February 20th, 2016 by Peter Bargh

Cap Gros coastal path

After breakfast I caught a bus from Port de Pollenca to Palma, and bus from Palma to Port Soller. On the Pollenca bus I sat near a young mother with her child who had a bad case of chicken pox. I’ve already had it so no fear of catching, but I still felt contaminated! It wasn’t air conditioned and the ride seemed to take forever.

After unpacking I walked around the Port anti-clockwise to Cap Gros Lighthouse near Muleta, then saw a path following the cliff edge around Cap Gros and followed this to what appeared to be a dead end. A German women was ahead so I asked her the route. She didn’t seem to know and we came to another dead end. I spotted a local resting and asked him. He said it was not possible to walk the coast and I should go back to the main path. I however had a map from the tourist office that showed a path, so decided to recheck.

After looking I found a faint red arrow on one of the rocks. I pointed this out to the German women but she was clearly not impressed. So I headed off alone down a rugged path with little sign of previous walkers. But the signs were there occasional cairns helped me guide through the terrain. It took me up and down in a wiggly course, along the cliff tops and some superb views of the coastline.

Eventually I came to a point where the path appeared to end again. It was getting late and time was running out. After a while I managed to find the way again…and ended up on the end of a residential cul de sac. Following this out brought me back to the GR 221 and an hour later I was safely back at the port.

February 19th, 2016 by Peter Bargh

Hotel Sis Pins

I booked to stay another night as the hotel Sis Pins was really good. Continental breakfast was self service with a good choice of meats and cereals, and a full English on offer delivered to the table by friendly staff. Everyone in this hotel seemed happy, so it made it perfect to stay in. It wasn’t great weather so the seating was inside the restaurant area but the window tables had a good view of the sea front. The room was good too and had tea/coffee, decent shower and balcony overlooking a side street.

In the evening I had Chinese buffet for 9.95euro which included chicken noodle soup, followed by sweet and sour chicken and finished with coffee.

February 18th, 2016 by Peter Bargh

To Port de Pollenca on GR221

I booked a night B&B in Hotel Sis Pins in Port de Pollenca, so decided to walk the GR221 from Lluc with my baggage on my back. This takes you through the woodland, and slowly down the mountains into Pollenca, followed by riverside walk most of way to Port de Pollenca. It too five hours and my leg was playing up on the last stretch.

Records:
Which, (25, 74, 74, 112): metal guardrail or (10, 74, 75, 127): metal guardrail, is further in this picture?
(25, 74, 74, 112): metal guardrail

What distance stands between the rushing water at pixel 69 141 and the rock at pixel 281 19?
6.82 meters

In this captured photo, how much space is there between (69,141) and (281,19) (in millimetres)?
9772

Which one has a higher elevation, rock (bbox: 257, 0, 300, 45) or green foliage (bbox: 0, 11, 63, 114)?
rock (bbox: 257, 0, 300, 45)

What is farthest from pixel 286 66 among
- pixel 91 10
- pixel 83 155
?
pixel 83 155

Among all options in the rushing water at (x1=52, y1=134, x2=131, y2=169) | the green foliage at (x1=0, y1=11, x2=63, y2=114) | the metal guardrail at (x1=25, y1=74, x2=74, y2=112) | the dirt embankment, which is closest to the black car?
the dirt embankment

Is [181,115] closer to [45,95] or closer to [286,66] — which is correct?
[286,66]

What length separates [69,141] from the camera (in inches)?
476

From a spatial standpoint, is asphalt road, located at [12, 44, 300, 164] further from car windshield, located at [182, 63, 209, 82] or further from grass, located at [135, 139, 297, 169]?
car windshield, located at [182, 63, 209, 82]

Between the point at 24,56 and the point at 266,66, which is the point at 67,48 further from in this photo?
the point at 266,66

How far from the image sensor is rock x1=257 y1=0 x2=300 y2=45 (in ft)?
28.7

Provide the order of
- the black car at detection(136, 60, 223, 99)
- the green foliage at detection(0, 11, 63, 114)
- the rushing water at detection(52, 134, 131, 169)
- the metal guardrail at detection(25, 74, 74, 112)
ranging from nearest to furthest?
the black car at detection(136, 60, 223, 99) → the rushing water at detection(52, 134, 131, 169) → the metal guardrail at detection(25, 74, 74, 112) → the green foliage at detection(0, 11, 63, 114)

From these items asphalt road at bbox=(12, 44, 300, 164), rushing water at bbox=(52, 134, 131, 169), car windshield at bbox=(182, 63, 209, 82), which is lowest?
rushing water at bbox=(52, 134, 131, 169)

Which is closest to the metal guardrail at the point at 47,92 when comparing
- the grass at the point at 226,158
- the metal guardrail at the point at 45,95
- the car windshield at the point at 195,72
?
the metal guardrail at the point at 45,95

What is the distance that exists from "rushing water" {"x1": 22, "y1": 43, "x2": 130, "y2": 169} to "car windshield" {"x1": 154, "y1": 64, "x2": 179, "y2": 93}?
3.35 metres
--
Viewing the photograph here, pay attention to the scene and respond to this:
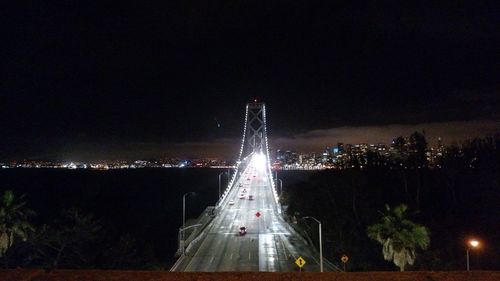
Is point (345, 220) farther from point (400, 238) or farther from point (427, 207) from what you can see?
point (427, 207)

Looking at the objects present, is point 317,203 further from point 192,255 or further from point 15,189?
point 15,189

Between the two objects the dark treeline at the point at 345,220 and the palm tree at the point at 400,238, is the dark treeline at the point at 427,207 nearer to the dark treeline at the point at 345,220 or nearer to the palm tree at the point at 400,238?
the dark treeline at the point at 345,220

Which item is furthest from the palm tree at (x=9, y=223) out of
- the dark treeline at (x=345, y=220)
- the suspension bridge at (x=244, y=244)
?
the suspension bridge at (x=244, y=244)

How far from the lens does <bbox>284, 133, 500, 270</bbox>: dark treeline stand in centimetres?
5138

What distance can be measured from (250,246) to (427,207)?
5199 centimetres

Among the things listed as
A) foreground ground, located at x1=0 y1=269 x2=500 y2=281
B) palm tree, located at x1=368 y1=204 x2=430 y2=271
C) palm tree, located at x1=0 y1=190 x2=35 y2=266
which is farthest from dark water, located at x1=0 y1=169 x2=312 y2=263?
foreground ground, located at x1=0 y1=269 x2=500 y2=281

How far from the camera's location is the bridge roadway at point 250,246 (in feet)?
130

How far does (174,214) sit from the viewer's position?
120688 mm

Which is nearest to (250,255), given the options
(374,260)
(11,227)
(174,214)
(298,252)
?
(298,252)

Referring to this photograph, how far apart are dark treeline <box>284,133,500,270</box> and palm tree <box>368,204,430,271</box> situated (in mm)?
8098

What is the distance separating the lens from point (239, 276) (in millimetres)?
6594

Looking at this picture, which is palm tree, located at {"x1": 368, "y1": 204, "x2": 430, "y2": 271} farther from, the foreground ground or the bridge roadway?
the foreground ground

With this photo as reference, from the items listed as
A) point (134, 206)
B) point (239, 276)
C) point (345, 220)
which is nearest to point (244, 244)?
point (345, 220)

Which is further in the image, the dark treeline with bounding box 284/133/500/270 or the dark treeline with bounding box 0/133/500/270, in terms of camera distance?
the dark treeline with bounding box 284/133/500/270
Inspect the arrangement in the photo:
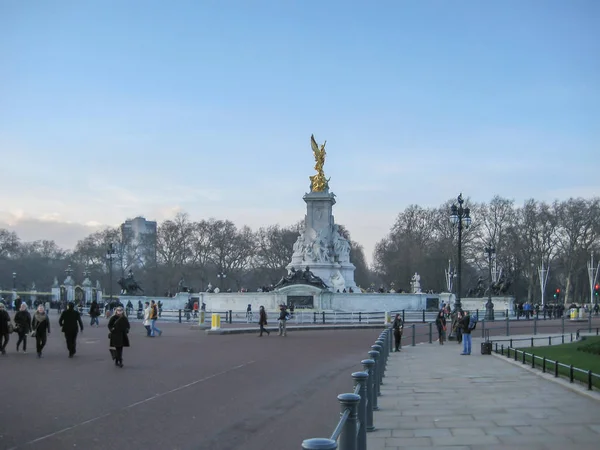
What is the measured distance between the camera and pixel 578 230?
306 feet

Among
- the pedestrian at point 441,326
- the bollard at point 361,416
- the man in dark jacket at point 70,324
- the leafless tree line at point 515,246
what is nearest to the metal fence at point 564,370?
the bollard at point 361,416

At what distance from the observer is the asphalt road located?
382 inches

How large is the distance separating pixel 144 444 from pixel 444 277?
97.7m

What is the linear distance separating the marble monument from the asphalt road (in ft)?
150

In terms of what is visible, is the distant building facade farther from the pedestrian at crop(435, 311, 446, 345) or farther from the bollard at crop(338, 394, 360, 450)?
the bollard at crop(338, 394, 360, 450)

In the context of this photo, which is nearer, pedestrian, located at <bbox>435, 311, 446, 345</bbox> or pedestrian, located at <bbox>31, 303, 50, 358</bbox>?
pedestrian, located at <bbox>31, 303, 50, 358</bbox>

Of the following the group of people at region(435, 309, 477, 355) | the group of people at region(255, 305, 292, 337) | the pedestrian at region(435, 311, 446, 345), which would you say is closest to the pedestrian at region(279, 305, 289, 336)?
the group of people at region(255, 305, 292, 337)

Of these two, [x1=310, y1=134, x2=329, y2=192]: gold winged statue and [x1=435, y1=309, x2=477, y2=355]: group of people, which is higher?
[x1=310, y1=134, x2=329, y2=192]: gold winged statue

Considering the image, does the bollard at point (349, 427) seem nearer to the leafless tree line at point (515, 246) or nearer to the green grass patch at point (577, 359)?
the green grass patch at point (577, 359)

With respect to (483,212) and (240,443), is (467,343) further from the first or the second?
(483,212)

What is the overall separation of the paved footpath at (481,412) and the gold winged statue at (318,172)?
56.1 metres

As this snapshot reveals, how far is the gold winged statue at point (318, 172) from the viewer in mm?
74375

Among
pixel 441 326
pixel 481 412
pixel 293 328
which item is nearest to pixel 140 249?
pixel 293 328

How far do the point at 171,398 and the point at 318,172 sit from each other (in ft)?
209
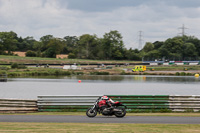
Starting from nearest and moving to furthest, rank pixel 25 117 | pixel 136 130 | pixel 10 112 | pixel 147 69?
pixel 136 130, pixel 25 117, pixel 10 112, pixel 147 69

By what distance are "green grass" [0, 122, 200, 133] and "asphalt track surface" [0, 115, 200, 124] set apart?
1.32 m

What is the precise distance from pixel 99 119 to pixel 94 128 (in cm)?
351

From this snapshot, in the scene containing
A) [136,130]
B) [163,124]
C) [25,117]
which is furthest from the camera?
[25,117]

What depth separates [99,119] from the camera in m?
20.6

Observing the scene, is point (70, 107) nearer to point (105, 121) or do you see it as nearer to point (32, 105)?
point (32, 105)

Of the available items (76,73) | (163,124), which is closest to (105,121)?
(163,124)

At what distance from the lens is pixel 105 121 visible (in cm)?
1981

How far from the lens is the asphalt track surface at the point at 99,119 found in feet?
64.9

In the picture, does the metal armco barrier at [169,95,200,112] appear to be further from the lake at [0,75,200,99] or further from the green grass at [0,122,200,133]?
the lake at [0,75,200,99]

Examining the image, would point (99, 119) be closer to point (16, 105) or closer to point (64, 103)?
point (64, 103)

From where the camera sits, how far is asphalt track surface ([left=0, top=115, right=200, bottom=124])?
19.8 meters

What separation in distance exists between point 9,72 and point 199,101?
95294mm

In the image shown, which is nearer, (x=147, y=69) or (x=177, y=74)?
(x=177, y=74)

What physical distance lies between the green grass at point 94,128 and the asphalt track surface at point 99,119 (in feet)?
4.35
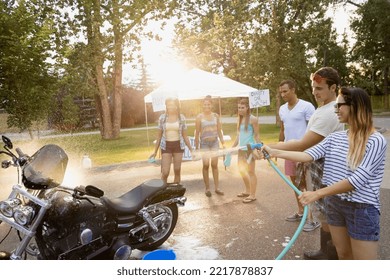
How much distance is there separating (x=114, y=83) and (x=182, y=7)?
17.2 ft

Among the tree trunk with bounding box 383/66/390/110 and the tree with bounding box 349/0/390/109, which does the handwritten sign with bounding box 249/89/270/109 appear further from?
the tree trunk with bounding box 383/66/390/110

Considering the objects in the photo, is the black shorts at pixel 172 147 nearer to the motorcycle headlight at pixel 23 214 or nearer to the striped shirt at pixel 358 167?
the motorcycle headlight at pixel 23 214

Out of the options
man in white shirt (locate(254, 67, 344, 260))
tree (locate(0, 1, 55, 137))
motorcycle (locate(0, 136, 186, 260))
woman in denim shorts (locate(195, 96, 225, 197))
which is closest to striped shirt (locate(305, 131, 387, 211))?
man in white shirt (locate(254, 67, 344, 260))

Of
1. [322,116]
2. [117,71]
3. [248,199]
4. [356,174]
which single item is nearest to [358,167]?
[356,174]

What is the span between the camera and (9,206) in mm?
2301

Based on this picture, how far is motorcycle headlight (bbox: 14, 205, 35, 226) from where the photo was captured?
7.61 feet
==
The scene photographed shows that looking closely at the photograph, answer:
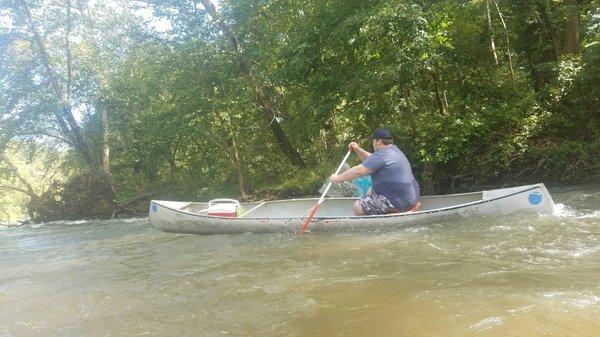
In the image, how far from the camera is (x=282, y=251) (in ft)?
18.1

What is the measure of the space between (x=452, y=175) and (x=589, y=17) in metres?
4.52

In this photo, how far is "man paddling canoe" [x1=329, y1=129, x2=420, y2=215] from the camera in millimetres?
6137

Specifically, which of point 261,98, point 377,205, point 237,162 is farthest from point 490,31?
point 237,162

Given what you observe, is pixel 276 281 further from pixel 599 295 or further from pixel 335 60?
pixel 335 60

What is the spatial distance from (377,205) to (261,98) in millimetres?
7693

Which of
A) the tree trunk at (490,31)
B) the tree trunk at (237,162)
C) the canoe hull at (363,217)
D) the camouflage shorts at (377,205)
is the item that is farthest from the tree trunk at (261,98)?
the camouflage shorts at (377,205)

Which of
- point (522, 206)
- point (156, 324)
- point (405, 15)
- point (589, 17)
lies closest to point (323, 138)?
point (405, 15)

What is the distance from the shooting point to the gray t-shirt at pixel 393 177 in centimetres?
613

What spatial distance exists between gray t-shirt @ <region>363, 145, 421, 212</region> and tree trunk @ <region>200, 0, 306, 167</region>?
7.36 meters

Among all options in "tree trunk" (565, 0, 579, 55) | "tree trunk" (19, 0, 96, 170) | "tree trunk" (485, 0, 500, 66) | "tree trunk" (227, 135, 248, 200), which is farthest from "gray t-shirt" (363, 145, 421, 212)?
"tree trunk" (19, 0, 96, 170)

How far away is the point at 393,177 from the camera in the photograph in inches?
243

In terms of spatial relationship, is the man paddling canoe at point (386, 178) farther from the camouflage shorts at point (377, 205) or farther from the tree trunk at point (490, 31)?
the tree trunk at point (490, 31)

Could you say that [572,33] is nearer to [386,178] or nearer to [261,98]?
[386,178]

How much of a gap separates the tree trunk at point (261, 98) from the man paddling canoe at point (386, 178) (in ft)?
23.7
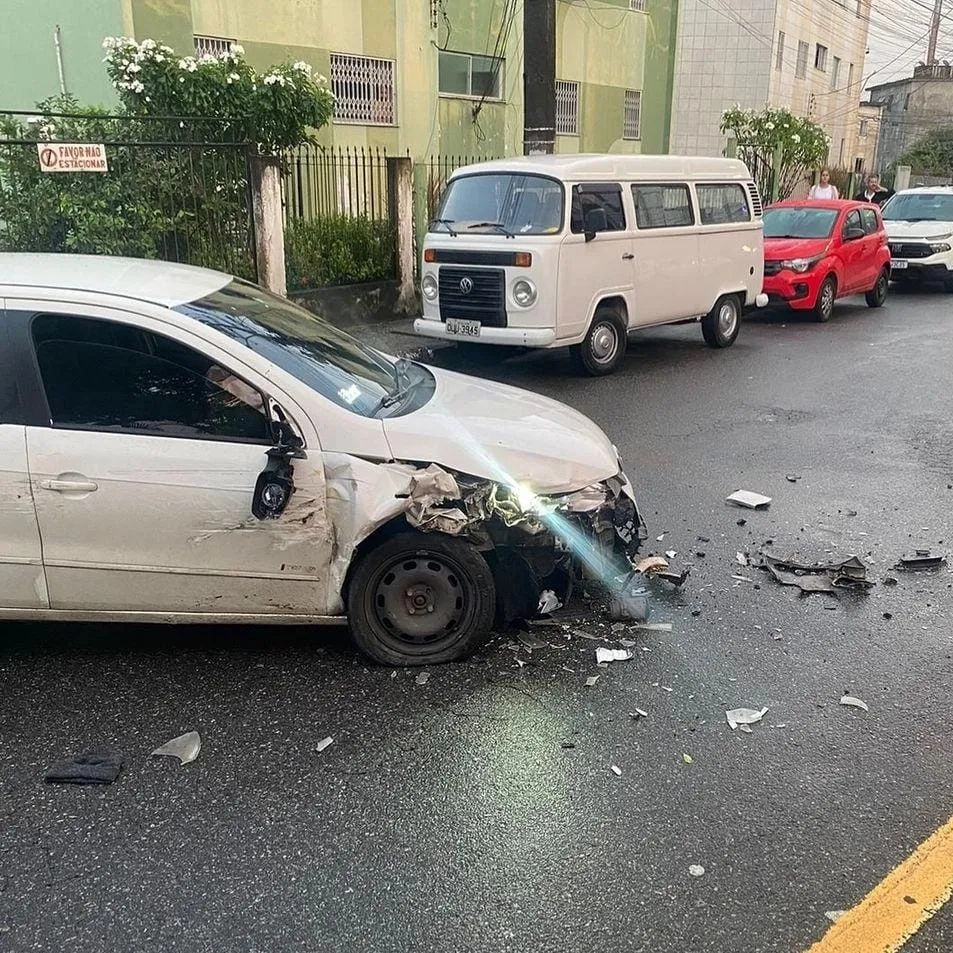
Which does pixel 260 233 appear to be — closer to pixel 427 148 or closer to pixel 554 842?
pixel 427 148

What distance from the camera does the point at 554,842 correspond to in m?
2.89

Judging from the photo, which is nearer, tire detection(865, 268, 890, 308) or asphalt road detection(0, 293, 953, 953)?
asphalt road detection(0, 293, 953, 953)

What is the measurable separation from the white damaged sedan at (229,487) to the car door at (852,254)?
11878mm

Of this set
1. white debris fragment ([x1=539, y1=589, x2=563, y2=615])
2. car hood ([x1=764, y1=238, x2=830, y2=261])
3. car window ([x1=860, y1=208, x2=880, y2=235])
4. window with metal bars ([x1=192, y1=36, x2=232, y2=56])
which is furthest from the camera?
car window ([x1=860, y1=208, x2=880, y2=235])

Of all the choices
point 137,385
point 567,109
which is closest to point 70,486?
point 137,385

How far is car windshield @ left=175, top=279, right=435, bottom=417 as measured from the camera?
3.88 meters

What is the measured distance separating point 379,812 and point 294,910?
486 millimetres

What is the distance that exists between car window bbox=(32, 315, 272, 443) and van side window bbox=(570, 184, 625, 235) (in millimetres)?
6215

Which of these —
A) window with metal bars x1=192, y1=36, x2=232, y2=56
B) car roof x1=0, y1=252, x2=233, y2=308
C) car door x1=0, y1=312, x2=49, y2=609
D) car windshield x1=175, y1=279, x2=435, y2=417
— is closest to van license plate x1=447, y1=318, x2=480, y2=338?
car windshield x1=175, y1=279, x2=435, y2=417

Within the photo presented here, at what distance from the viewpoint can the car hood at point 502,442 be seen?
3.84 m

Direction 1
Lay out the rows starting at the line that contains "What is the distance that exists from" and ending at the line that contains "3.35 metres" as a JSON list of strings, one string per line, with blank lines left out.
Direction 2
Carry on the travel diary about walking in Mallorca from the point where it stops.
The travel diary and the rows have nothing to do with each other.

Exercise result 1
[
  "What is the distance that exists from \"rushing water\" {\"x1\": 22, \"y1\": 43, \"x2\": 130, \"y2\": 169} to \"car windshield\" {\"x1\": 154, \"y1\": 64, \"x2\": 179, \"y2\": 93}?",
  "3.35 metres"
]

Exercise result 2
When I’d unloaded my baggage I walked along the coast. Quite a calm relaxing place, but the weather was dull, and rain in the air. I wandered around to Placa Miguel Capllonch and had dinner there.

February 17th, 2016 by Peter Bargh

GR222 Lluc to Caimari

I walked stage 5 of the GR222 between Lluc and Caimari. The highlight of this route is reaching the Sa Bretxa Vella, view when you reach a cleft with rock pinnacle on left and The Puig Caragoler mountain to the right. When passing through here and turning the corner, you are greeted with a lovely view of the Serra de Llevant plains.  I then walked down the stone path to Caimari.

February 16th, 2016 by Peter Bargh

Puig de Massanell on the GR 221

After breakfast, which was not a buffet this time, so a limited range of stuff was delivered to my table and still £8 euro, I decided to do the GR 221 from Lluc to Embassament de Cuber. It was a clear day and looked fine in the hills. The walk took me through the woods near Lluc and up a steep climb to the Casa de neu d’en Galileu (Snow House)

GR 221

The snow was a few inch deep and two Scandinavian girls passed dressed for winter here and I was wondering if I’d made the right move in my shorts and lightweight fleece. As I crossed the Puig d’en Galileu mountain top things became even more wintery. And then I saw the peak of Majorca’s second largest mountain, Puig de Massanella and a snow covered valley. Winter conditions all around and no idea if I was on the right path.

As I descended the GR221 into the valley between the two mountains a Spanish guy asked where I was from. And we talked for a while he seemed to think my plan to get to Cuber and back to Lluc was a bit flawed, and said the best way to Lluc was to go back the way I came. But I was convinced there was a way back by road and I’d be ok. So I carried on.

Me near Puig de Massanella

I met another Majorcan climber who laughed at me and said “you’re not from here are you” as he scanned me up and down looking at my walking shoes with socks and shorts. He suggested an alternative way back to Lluc, but it meant moving from the clearly marked GR221 and I wasn’t confident. I walked with him for a while to the side of the Puig de Massanella. And it was beautiful with views of Puig Major to the right. But the snow was 12 in deep – thankfully hard, so I walked on the surface, digging heels in to avoid slipping. Amateur abroad lol. Aware that time was passing I sped down the hill and the snow started to become softer and wetter. By the time I reached the base I was soaked through.

Gorg Blaum

I followed a huge drain pipe around the south side of the Embassament des Gorg Blaum, and then on to Embassament de Cuber. I didn’t have time to go round Embassament de Cuber so headed down the MA10 and round the north side of the Embassament des Gorg Blaum. The rest of the journey was on the MA10 back to Lluc via Escorca and a glimpse of the gorge Torrent de Pareis.

February 15th, 2016 by Peter Bargh

Climbing Puig Tomir

Buffet breakfast in the Sanctuary included cold meats, cheese, bread, cereals jam and croissants plus orange juice and coffee all for 8 Euro. After this I set off on the Volta a La Moleta De Binifaldo trail and detoured to Puig Tomir. It was cold and cloudy start and the mountain top had a thin covering of snow.

On the way up I felt uneasy on my feet as my super grip shoes (read shite-grip) were slipping on the well worn rock. Part of the climb included using chain aid. At the top I used the cairns to help my navigate the snow covered path.

When I reached the summit and trig point the wind was icy and strong making it difficult to stand up. The views were spectacular though.

The climb down was quite scary as I slipped several times.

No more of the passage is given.